The idea would be to use the expected phrasings and idioms, format, etc. Of course, all content would have to be checked, as LLMs are prone to BS. But if the problems were mostly that it didn't follow the conventions of that academic subgenre, this seems exactly what an LLM could do. If the problem was more about e.g. not citing previous work, the LLM probably wouldn't do a good job there.
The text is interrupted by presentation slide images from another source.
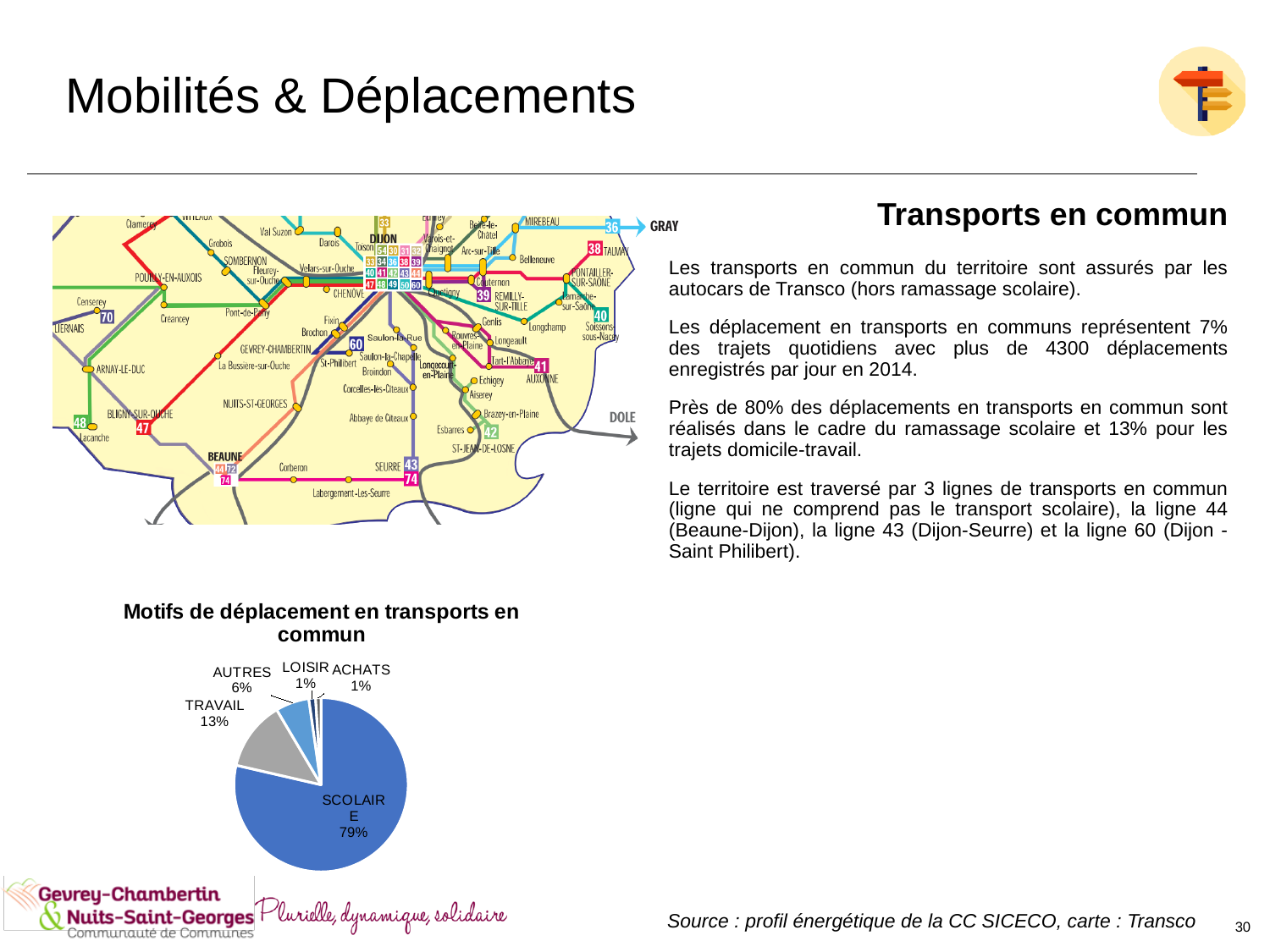
What share of the pie chart does LOISIR represent? 1% What is the title of the pie chart on the slide? Motifs de déplacement en transports en commun Which category has the largest slice in the pie chart? SCOLAIRE What share of the pie chart does TRAVAIL represent? 13% What is the difference in percentage points between SCOLAIRE and TRAVAIL in the pie chart? 66 What share of the pie chart does SCOLAIRE represent? 79% What is the difference in percentage points between TRAVAIL and AUTRES in the pie chart? 7 What type of chart is 'Motifs de déplacement en transports en commun'? pie chart How many slices does the pie chart have? 5 Which is larger in the pie chart, TRAVAIL or AUTRES? TRAVAIL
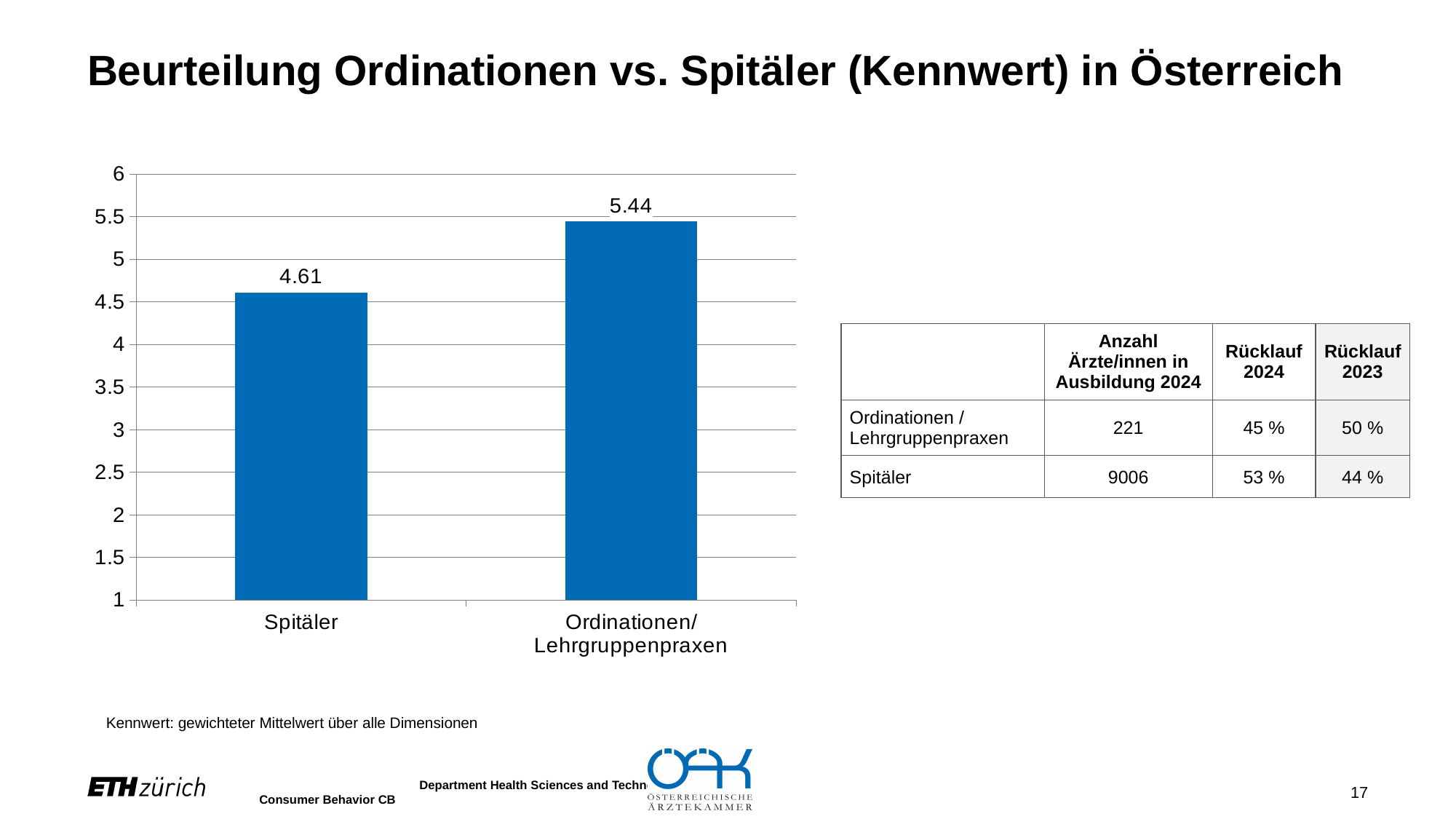
What is the maximum value shown on the y axis of the chart? 6 Which category has the lower Kennwert? Spitäler How many categories are shown in the chart? 2 What colour are the bars in the chart? blue Which category has the higher Kennwert? Ordinationen/Lehrgruppenpraxen Is the Kennwert for Spitäler larger or smaller than that for Ordinationen/Lehrgruppenpraxen? smaller What is the Kennwert value for Ordinationen/Lehrgruppenpraxen? 5.44 What kind of chart is shown on the slide? bar chart Is the value for Spitäler greater or less than 5? less What is the difference between the Kennwert for Ordinationen/Lehrgruppenpraxen and Spitäler? 0.83 What is the Kennwert value for Spitäler? 4.61 Is the value for Ordinationen/Lehrgruppenpraxen greater or less than 5? greater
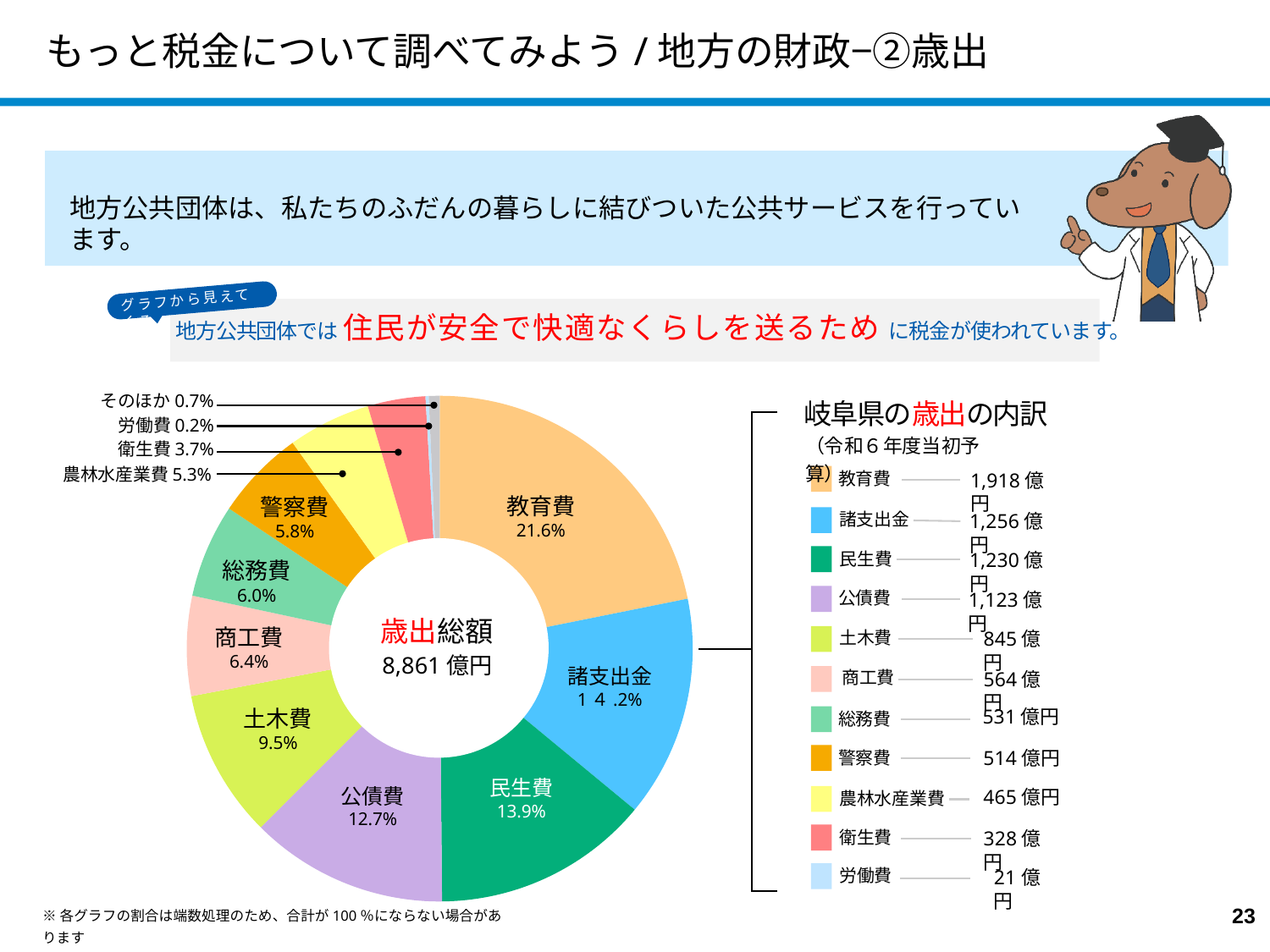
According to the legend, what is the amount for 土木費? 845 億円 Which is larger, the share of 民生費 or the share of 公債費? 民生費 What percentage of the expenditure is 教育費? 21.6% Which category has the smallest share of the expenditure? 労働費 Which category has the largest share of the expenditure? 教育費 What is the difference in amount between 諸支出金 and 民生費 according to the legend? 26 億円 What is the title of the chart shown on the right side of the slide? 岐阜県の歳出の内訳 What is the difference in percentage points between 教育費 and 諸支出金? 7.4 How many categories does the legend on the right list? 11 What percentage of the expenditure is 公債費? 12.7% What type of chart is shown on the slide? Pie chart (donut) What is the total expenditure (歳出総額) shown in the centre of the chart? 8,861 億円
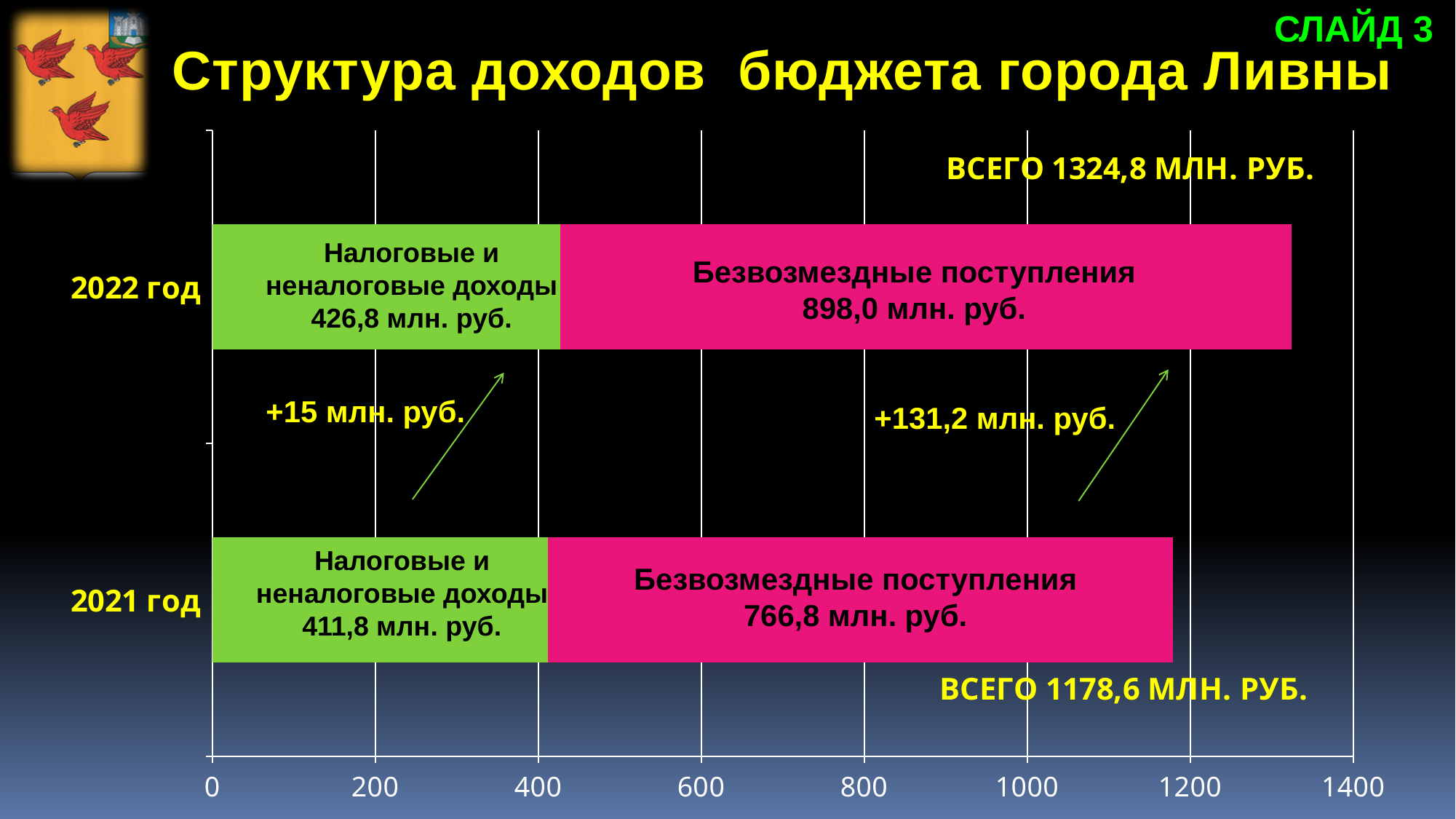
What kind of chart is shown on the slide? Stacked bar chart Which year has the larger value for Безвозмездные поступления, 2021 год or 2022 год? 2022 год What is the value of Безвозмездные поступления for 2021 год? 766,8 млн. руб. What is the value of Налоговые и неналоговые доходы for 2022 год? 426,8 млн. руб. By how much did Безвозмездные поступления change from 2021 год to 2022 год? +131,2 млн. руб. How many years (categories) are shown in the chart? 2 What is the title of the chart on the slide? Структура доходов бюджета города Ливны What is the total of the stacked bar for 2021 год? 1178,6 млн. руб. What is the total of the stacked bar for 2022 год? 1324,8 млн. руб. Which year has the higher total budget revenue? 2022 год By how much did Налоговые и неналоговые доходы change from 2021 год to 2022 год? +15 млн. руб. What is the value of Безвозмездные поступления for 2022 год? 898,0 млн. руб.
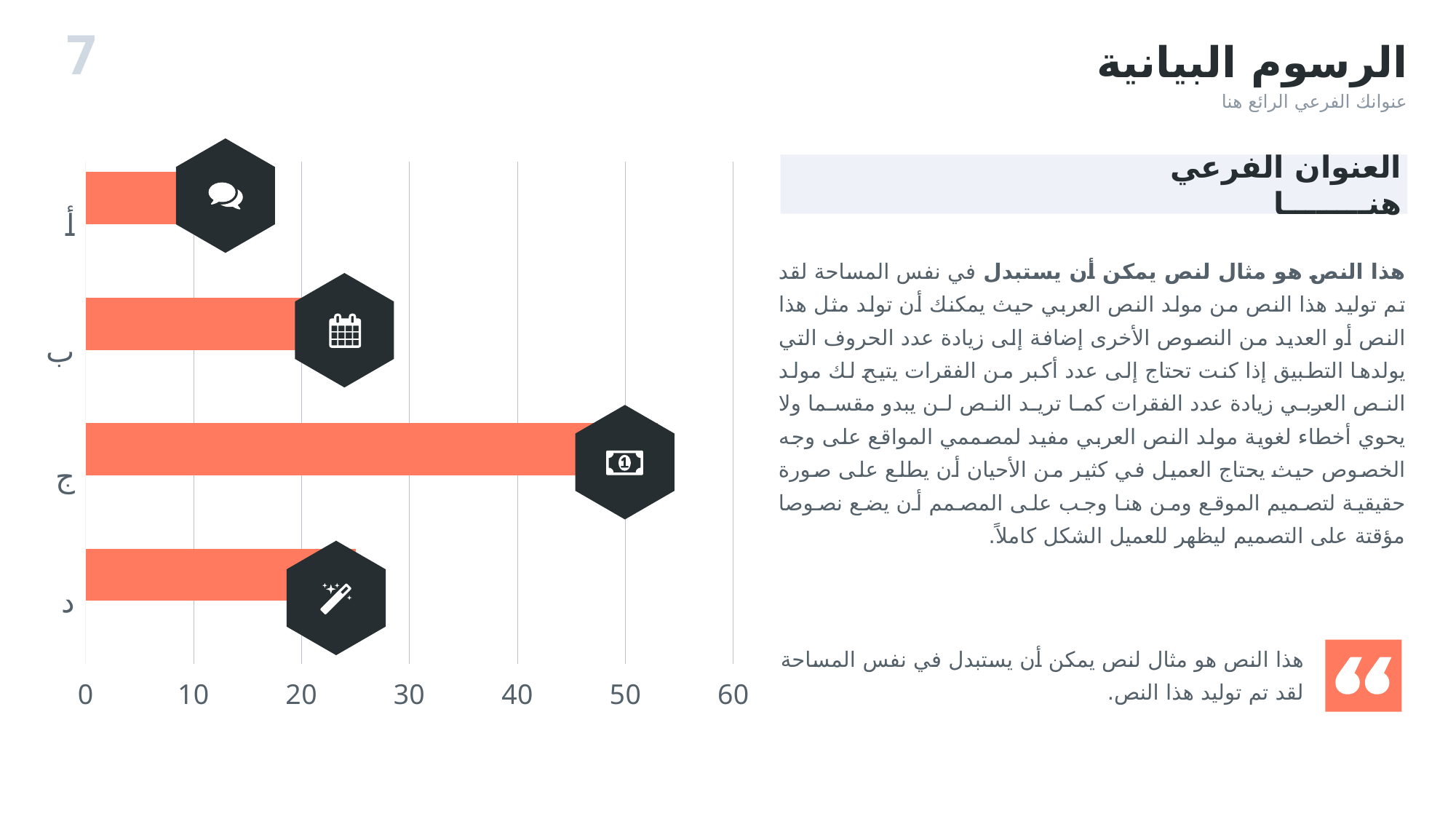
Is the value for أ greater or less than 20? less Is the value for ب greater or less than 30? less Which is larger, the value for أ or the value for ج? ج How many categories does the bar chart show? 4 What kind of chart is shown on the slide? bar chart Which is larger, the value for ج or the value for ب? ج Which category has the lowest value in the bar chart? أ Which category has the highest value in the bar chart? ج Is the value for د greater or less than 40? less What colour are the bars in the chart? orange What is the highest value shown on the chart's horizontal axis? 60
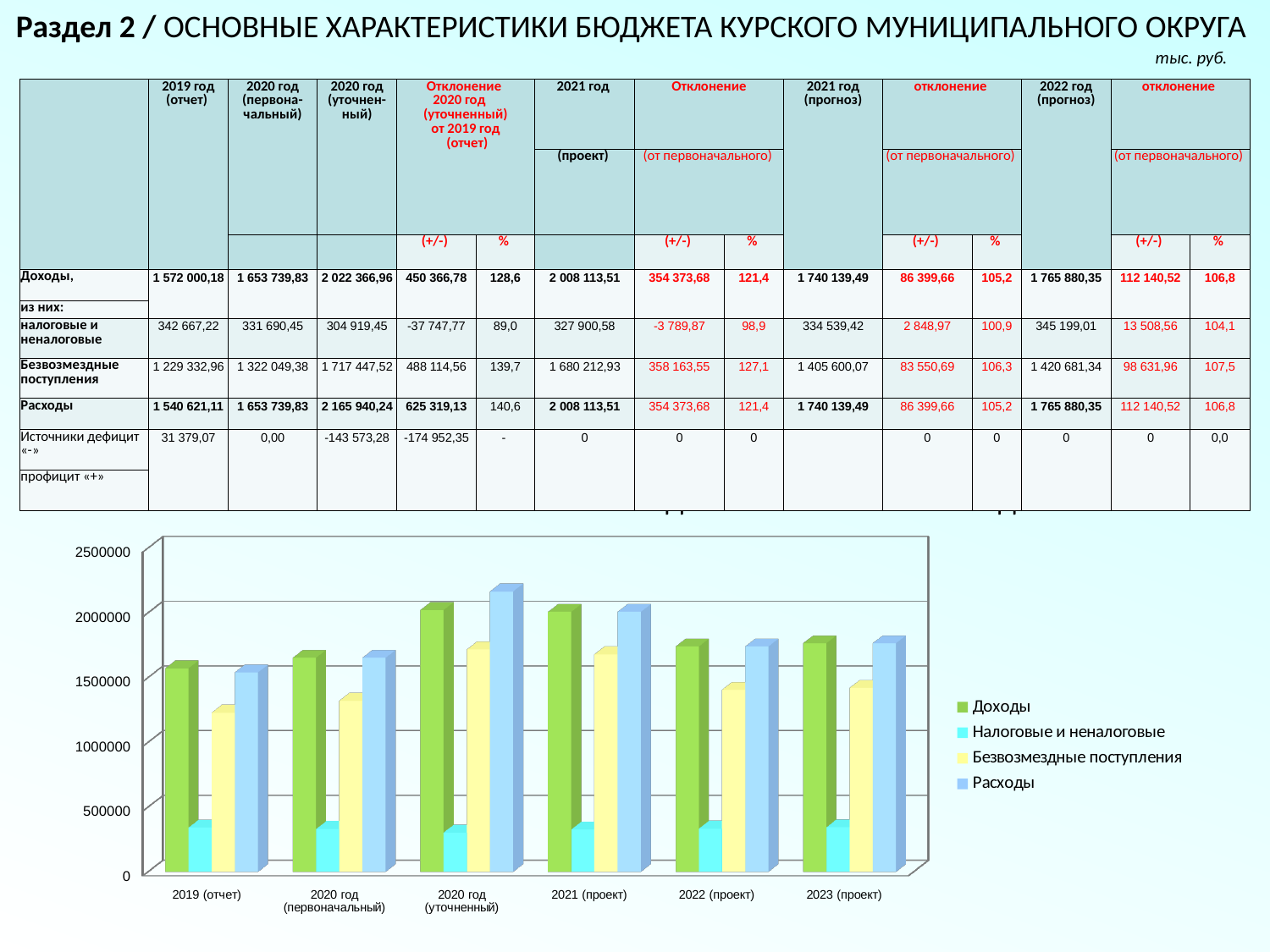
Which category has the highest value of Расходы? 2020 год (уточненный) Is the value of Расходы for 2021 (проект) greater or less than 1500000? greater Which series has the lowest value in every category of the chart? Налоговые и неналоговые Is the value of Доходы for 2020 год (уточненный) greater or less than 1500000? greater What kind of chart is shown at the bottom of the slide? bar chart Is the value of Налоговые и неналоговые for 2019 (отчет) greater or less than 500000? less Do the values of Доходы rise or fall from 2019 (отчет) to 2020 год (уточненный)? rise Which is larger: Безвозмездные поступления for 2020 год (уточненный) or for 2019 (отчет)? 2020 год (уточненный) What colour represents Доходы in the chart legend? green How many categories are shown along the x axis of the chart? 6 How many series does the chart legend list? 4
thomasmg · on March 6, 2023

Actually I think it would help quite a lot in what I struggled with!

> as LLMs are prone to BS

I agree. The output sounds very convincing, and on a high-level it might make sense. If there are 3 layers: (a) high-level idea, (b) more detailed ideas, and (c) choosing the right words, tone, syntax, grammar, then LLMs seem to be very good in (a) and (c), but quite bad at (b). For somebody not familiar with the topic, it's hard to detect this.

gcr · on March 6, 2023

There are also good ways of using LLMs to write better papers that don't even require the LLM to contribute to the text!

Consider feeding your outline through the LLM alongside prompts like:

- "What's missing from this draft that a reader would expect to find in a top-tier conference paper?"

- "Do you see any problems with the {experiments,discussion,background,related work} section?"

- "What previous work should this paper cite that an expert would find relevant in this field?" (be sure to double-check the sources, LLMs tend to hallucinate with prompts like this)

- "What points is an expert in the field likely to raise during peer review?"

- "Which parts should be rephrased to make the paper sound more natural to a native English speaker?"

As an occasional peer reviewer, I could imagine conferences having a problem with GPT-generated paper submissions clogging up an already highly competitive acceptance pipeline. In case conferences start using detection tools to filter such manuscripts (and I'm torn on whether they should tbh), you can still use ChatGPT like a "friendly, expert colleague" who offers suggestions that you then draft yourself.

I think the application of ChatGPT that I like the most is where ChatGPT is a "friendly, expert editor that always has time to give you suggestions and offer advice," tightening the feedback loop between author and editor to help the author improve their writing. Think of it like a "human-learner-in-the-loop" AI system rather than a "replaces-a-human" AI system.